> **ПРЕДЛОЖЕННЫЙ ОТРЫВОК**:
----------------------------------------

(Brut., 320–321). Я думаю, однако, что причиной было его поражение в деле Верреса. Замечательно, что Цицерон именно этим годом датирует начало его деградации. Гортензий никогда не мог оправиться от удара, нанесенного молодым противником. Он был выбит из седла, и что-то в нем навеки сломалось. До сих пор он был королем и жестоко бился, чтобы удержать это имя. Он чувствовал себя великим, он знал, что все взоры прикованы к нему, и это придавало ему силу и энергию. А сейчас? Все восторги, все лавры неизбежно достанутся его более молодому сопернику. Он навеки обречен на вторые роли. И у него опустились руки. Внешне, правда, он был такой же надменный, но внутренне он смирился и перестал работать над собой. А Цицерон между тем ни на минуту не останавливался, ни успокаивался на достигнутом, работал все усерднее, все пламеннее, и вот он уходил все дальше и дальше, он уже давно обогнал Гортензия, и тот потерял надежду его догнать. Вскоре он совсем скрылся из виду.
Цицерон вел дело Верреса с невероятной энергией и энтузиазмом. Однако чем дальше, тем больше чувствовалось, что им овладевает какое-то утомление. Не то чтобы он не вынес всего этого страшного напряжения, усталости, бессонных ночей. К такой жизни Цицерон привык, без нее он себя не мыслил и впадал в тоску. Нет, тут другое. Он устал от роли обвинителя! Свою речь он заканчивает удивительной молитвой. Он обращается к Юпитеру Всеблагому и Величайшему, к Юноне, царице небесной, к Минерве, к Аполлону и ко всем прочим богам и богиням. Он молит их наказать чудовищного преступника и святотатца. «Для себя же, наконец, я прошу, чтобы государство и моя совесть могли довольствоваться одним этим моим обвинением и чтобы отныне я имел возможность защищать добрых людей, избавившись от необходимости обвинять злых» (Verr., II, 5, 184–189).

----------------------------------------

> **СОБРАННЫЕ ДАННЫЕ**:
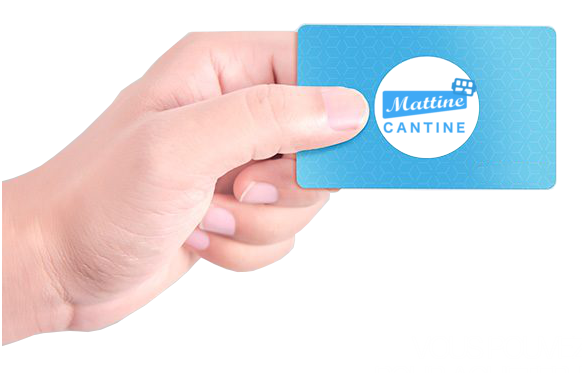 Logiciel Mattine Cantine — vue 3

----------------------------------------

> **ЧТО НУЖНО СДЕЛАТЬ**:
**1.** Ответьте на вопросы по отрывку о Цицероне и Гортензии:
(a) В каком деле, по мнению автора, Гортензий потерпел поражение, ставшее причиной его упадка?
(b) От какой роли, как сказано в отрывке, устал Цицерон?
(c) К какому божеству Цицерон обращается первым в молитве, которой заканчивает речь?
**2.** Воспроизведите дословно фрагмент отрывка о Цицероне и Гортензии: всё от слов «Цицерон вел дело» и до слов «II, 5, 184–189).» включительно.
Отвечайте, опираясь только на отрывок.

> **ОТВЕТЫ ПО ЗАДАНИЯМ**:
**1.**
(a) В деле Верреса.
(b) От роли обвинителя.
(c) К Юпитеру Всеблагому и Величайшему.

**2.**
Цицерон вел дело Верреса с невероятной энергией и энтузиазмом. Однако чем дальше, тем больше чувствовалось, что им овладевает какое-то утомление. Не то чтобы он не вынес всего этого страшного напряжения, усталости, бессонных ночей. К такой жизни Цицерон привык, без нее он себя не мыслил и впадал в тоску. Нет, тут другое. Он устал от роли обвинителя! Свою речь он заканчивает удивительной молитвой. Он обращается к Юпитеру Всеблагому и Величайшему, к Юноне, царице небесной, к Минерве, к Аполлону и ко всем прочим богам и богиням. Он молит их наказать чудовищного преступника и святотатца. «Для себя же, наконец, я прошу, чтобы государство и моя совесть могли довольствоваться одним этим моим обвинением и чтобы отныне я имел возможность защищать добрых людей, избавившись от необходимости обвинять злых» (Verr., II, 5, 184–189).